Saved entries:

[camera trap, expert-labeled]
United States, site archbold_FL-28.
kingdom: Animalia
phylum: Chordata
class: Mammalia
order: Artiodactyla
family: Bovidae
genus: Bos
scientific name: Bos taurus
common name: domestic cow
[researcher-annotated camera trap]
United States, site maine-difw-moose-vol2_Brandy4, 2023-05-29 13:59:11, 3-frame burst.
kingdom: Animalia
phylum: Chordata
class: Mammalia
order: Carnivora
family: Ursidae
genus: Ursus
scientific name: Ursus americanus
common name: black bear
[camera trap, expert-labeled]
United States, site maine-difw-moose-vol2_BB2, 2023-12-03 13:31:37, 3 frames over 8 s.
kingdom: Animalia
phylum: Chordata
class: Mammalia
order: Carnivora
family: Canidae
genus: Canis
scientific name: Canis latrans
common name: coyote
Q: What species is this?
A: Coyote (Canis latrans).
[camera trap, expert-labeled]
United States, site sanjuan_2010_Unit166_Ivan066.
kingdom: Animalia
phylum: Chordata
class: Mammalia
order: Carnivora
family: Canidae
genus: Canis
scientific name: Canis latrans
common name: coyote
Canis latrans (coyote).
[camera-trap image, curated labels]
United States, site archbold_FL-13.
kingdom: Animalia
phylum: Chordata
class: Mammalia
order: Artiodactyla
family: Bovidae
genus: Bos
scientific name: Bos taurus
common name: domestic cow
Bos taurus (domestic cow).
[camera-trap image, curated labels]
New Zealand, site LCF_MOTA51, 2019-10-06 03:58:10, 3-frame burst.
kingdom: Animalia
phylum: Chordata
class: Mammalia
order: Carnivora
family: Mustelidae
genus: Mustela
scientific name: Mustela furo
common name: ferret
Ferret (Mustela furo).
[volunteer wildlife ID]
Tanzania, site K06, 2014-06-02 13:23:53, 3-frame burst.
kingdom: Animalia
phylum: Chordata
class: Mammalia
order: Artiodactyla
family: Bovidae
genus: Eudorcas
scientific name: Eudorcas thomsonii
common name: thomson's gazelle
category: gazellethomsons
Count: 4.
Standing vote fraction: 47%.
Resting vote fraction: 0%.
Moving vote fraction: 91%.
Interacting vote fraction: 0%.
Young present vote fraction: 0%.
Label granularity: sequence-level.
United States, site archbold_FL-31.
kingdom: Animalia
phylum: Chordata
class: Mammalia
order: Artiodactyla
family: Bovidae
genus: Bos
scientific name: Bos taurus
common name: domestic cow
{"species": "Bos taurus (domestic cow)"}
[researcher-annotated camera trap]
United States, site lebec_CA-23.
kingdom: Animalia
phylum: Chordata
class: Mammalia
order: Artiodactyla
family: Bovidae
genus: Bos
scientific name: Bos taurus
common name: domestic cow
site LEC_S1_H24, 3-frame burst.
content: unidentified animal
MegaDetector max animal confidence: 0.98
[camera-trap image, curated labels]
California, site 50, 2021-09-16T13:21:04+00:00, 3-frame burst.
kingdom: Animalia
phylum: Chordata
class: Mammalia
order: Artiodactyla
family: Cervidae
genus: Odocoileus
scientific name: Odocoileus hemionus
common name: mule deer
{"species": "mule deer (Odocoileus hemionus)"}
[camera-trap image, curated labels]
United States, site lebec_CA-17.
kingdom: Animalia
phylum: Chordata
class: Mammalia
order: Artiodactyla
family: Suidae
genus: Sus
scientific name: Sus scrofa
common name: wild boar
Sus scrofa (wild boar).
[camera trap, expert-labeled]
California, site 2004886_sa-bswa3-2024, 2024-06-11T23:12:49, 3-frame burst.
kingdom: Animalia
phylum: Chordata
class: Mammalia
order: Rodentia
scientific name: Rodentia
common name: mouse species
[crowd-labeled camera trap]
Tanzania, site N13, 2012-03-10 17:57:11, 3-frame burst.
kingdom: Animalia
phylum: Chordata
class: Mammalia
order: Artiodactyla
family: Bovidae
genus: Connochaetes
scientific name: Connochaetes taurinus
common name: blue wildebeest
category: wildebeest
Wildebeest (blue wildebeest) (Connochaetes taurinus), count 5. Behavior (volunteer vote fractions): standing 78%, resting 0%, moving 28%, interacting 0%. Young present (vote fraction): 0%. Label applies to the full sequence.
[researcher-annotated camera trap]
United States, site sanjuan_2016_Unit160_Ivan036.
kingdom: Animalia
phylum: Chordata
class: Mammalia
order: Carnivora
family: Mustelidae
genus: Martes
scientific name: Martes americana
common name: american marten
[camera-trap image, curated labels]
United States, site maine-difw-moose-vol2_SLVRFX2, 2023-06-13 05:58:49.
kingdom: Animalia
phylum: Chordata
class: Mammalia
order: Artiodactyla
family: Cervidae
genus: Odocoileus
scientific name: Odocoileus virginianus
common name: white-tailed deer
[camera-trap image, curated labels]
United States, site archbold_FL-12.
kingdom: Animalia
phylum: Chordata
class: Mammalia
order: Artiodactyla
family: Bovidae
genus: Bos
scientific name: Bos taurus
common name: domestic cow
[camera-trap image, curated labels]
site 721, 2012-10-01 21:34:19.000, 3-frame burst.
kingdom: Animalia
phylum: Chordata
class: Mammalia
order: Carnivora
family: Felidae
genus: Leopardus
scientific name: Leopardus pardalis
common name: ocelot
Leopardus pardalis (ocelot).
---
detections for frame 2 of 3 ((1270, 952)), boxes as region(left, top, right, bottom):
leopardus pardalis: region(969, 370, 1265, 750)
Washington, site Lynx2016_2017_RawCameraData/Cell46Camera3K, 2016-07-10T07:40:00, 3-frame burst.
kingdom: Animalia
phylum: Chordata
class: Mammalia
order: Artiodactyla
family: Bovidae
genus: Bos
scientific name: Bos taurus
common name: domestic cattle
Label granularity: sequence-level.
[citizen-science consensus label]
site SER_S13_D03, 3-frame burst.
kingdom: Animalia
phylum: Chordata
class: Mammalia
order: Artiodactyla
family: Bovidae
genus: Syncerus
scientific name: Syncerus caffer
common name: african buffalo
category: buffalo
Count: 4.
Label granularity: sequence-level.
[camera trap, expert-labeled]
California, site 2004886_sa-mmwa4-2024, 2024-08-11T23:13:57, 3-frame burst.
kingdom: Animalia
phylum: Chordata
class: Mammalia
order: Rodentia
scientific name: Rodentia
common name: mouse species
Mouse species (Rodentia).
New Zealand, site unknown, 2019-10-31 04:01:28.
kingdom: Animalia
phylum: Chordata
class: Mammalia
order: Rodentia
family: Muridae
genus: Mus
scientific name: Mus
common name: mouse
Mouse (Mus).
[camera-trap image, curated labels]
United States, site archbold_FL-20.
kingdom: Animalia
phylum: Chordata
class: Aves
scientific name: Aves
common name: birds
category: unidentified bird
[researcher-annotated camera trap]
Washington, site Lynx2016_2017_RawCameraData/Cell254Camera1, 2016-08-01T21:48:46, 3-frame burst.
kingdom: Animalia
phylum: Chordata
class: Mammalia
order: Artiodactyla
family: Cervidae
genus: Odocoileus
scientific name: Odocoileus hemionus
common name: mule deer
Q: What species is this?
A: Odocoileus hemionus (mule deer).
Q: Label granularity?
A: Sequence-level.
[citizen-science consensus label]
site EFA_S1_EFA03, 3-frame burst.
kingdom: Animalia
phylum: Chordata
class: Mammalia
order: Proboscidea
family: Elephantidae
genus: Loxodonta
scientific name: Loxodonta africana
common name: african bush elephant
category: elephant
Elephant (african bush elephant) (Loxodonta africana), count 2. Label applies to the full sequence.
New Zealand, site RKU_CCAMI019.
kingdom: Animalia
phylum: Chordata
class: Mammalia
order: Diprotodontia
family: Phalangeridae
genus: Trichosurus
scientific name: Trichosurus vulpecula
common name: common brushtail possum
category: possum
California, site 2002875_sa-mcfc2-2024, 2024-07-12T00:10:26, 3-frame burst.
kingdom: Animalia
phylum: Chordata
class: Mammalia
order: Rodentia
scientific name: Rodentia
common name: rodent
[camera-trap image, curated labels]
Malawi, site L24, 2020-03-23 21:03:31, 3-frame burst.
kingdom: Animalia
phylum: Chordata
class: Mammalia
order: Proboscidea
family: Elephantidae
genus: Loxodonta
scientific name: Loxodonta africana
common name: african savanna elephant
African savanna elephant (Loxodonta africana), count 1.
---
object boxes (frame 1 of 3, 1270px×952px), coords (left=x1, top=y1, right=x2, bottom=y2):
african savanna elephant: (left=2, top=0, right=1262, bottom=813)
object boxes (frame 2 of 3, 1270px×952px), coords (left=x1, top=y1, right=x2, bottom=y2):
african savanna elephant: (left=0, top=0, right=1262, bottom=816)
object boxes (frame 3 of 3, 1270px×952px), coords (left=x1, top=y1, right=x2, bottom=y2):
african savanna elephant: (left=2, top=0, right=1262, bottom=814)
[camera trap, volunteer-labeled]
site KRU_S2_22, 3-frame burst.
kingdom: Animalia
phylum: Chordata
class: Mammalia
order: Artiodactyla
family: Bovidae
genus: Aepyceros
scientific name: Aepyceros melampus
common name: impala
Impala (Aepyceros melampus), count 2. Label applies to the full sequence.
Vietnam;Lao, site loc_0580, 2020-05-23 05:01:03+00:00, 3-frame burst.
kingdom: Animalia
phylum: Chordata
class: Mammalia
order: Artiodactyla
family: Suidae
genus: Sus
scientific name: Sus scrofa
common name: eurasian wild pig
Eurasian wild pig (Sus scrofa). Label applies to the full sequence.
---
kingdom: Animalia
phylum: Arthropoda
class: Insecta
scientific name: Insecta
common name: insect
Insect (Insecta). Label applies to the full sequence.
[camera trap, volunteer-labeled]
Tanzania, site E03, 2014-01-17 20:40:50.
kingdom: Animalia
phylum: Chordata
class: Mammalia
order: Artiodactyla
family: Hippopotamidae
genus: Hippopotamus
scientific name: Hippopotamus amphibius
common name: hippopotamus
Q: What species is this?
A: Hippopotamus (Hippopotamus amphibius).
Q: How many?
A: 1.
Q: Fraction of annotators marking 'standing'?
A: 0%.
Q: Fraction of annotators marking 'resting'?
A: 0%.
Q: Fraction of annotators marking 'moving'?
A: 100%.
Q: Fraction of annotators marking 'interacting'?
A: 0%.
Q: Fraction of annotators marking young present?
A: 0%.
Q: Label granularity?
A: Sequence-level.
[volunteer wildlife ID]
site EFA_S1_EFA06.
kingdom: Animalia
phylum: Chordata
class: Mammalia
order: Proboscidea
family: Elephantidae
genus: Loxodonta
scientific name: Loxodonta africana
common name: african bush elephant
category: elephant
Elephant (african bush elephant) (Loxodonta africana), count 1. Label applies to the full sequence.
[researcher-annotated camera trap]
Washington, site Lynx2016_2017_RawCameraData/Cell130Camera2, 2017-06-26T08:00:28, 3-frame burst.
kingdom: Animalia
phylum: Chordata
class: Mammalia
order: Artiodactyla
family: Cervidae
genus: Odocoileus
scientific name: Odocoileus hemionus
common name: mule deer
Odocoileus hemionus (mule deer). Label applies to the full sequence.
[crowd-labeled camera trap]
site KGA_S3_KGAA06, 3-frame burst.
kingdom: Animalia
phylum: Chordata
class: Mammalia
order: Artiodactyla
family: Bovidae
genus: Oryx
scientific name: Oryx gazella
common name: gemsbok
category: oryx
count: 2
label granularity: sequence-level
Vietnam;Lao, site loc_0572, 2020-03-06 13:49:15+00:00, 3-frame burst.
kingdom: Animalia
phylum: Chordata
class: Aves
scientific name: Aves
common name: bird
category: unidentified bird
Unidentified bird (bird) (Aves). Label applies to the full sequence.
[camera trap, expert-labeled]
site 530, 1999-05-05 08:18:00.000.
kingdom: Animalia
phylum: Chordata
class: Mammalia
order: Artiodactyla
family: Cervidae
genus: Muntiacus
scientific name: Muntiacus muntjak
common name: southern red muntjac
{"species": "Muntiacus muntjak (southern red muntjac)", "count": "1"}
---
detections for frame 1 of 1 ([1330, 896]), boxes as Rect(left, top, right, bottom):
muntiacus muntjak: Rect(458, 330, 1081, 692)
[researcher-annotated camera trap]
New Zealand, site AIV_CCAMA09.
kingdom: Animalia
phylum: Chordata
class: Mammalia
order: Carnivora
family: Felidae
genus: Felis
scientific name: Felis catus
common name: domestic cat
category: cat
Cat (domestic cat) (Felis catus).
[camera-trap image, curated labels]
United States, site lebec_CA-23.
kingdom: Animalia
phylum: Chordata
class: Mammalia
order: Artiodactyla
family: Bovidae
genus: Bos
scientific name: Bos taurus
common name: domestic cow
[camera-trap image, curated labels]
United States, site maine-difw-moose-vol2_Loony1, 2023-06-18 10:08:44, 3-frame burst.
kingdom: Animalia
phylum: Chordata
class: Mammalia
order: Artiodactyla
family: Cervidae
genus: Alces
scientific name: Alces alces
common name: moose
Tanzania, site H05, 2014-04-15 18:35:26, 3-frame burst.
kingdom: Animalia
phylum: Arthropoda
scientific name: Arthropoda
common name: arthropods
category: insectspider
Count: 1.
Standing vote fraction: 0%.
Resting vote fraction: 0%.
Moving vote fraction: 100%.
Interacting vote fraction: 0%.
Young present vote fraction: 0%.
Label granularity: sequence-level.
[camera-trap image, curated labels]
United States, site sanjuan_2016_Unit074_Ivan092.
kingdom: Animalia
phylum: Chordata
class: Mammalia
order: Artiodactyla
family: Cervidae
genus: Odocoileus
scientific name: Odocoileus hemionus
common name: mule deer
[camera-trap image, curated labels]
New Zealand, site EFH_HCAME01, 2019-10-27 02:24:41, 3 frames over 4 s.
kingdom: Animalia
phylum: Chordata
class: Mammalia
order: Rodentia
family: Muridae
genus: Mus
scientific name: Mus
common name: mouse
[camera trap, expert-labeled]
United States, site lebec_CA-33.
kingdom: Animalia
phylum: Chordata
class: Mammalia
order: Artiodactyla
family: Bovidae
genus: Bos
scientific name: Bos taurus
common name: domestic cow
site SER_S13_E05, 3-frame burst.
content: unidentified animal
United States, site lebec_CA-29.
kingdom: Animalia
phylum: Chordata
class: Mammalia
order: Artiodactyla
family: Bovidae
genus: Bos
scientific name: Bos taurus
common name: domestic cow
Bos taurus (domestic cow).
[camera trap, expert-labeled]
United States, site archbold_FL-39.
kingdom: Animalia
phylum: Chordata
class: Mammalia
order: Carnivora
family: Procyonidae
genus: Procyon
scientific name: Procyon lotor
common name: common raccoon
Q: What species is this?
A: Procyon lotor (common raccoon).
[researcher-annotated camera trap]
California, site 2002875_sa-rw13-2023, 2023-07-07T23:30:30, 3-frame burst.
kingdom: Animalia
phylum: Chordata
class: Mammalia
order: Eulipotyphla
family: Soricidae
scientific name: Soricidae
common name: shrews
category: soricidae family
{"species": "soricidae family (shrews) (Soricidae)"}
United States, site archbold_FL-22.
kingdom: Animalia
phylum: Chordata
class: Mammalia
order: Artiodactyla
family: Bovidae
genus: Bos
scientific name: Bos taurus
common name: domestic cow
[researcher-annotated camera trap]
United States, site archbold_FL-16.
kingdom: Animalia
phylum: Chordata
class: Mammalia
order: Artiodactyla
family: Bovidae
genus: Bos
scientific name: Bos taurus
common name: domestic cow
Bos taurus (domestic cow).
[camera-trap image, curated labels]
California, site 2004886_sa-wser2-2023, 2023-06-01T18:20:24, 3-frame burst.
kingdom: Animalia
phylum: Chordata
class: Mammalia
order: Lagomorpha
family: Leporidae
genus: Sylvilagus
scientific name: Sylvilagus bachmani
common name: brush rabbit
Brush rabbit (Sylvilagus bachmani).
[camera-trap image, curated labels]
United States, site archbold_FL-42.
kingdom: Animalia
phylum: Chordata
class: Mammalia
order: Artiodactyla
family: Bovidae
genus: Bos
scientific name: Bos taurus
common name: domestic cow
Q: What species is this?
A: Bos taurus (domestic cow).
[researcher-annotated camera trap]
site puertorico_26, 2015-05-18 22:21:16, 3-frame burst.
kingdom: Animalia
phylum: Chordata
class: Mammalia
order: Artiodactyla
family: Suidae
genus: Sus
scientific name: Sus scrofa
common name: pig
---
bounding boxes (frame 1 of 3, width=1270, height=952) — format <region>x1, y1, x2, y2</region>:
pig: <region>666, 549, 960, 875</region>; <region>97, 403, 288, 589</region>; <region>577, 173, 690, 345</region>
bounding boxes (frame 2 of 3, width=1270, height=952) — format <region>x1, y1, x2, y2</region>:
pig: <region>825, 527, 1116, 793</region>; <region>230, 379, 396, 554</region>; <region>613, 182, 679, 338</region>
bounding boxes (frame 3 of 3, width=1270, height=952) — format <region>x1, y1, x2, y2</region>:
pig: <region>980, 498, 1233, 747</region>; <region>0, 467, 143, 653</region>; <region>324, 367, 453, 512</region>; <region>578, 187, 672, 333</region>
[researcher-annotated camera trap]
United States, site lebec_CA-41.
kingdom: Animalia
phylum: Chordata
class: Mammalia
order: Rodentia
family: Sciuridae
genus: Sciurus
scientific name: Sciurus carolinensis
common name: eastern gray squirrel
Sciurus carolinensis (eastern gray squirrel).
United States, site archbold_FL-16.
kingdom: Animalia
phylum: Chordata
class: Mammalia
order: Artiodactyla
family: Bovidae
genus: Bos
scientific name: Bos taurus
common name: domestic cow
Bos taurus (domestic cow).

EXERCISE DETAILS — Up to and including the line that contains "New Zealand, site LCF_MOTA51, 2019-10-06", output the records above exactly, beginning with their first line.

RESPONSE —
[camera trap, expert-labeled]
United States, site archbold_FL-28.
kingdom: Animalia
phylum: Chordata
class: Mammalia
order: Artiodactyla
family: Bovidae
genus: Bos
scientific name: Bos taurus
common name: domestic cow
[researcher-annotated camera trap]
United States, site maine-difw-moose-vol2_Brandy4, 2023-05-29 13:59:11, 3-frame burst.
kingdom: Animalia
phylum: Chordata
class: Mammalia
order: Carnivora
family: Ursidae
genus: Ursus
scientific name: Ursus americanus
common name: black bear
[camera trap, expert-labeled]
United States, site maine-difw-moose-vol2_BB2, 2023-12-03 13:31:37, 3 frames over 8 s.
kingdom: Animalia
phylum: Chordata
class: Mammalia
order: Carnivora
family: Canidae
genus: Canis
scientific name: Canis latrans
common name: coyote
Q: What species is this?
A: Coyote (Canis latrans).
[camera trap, expert-labeled]
United States, site sanjuan_2010_Unit166_Ivan066.
kingdom: Animalia
phylum: Chordata
class: Mammalia
order: Carnivora
family: Canidae
genus: Canis
scientific name: Canis latrans
common name: coyote
Canis latrans (coyote).
[camera-trap image, curated labels]
United States, site archbold_FL-13.
kingdom: Animalia
phylum: Chordata
class: Mammalia
order: Artiodactyla
family: Bovidae
genus: Bos
scientific name: Bos taurus
common name: domestic cow
Bos taurus (domestic cow).
[camera-trap image, curated labels]
New Zealand, site LCF_MOTA51, 2019-10-06 03:58:10, 3-frame burst.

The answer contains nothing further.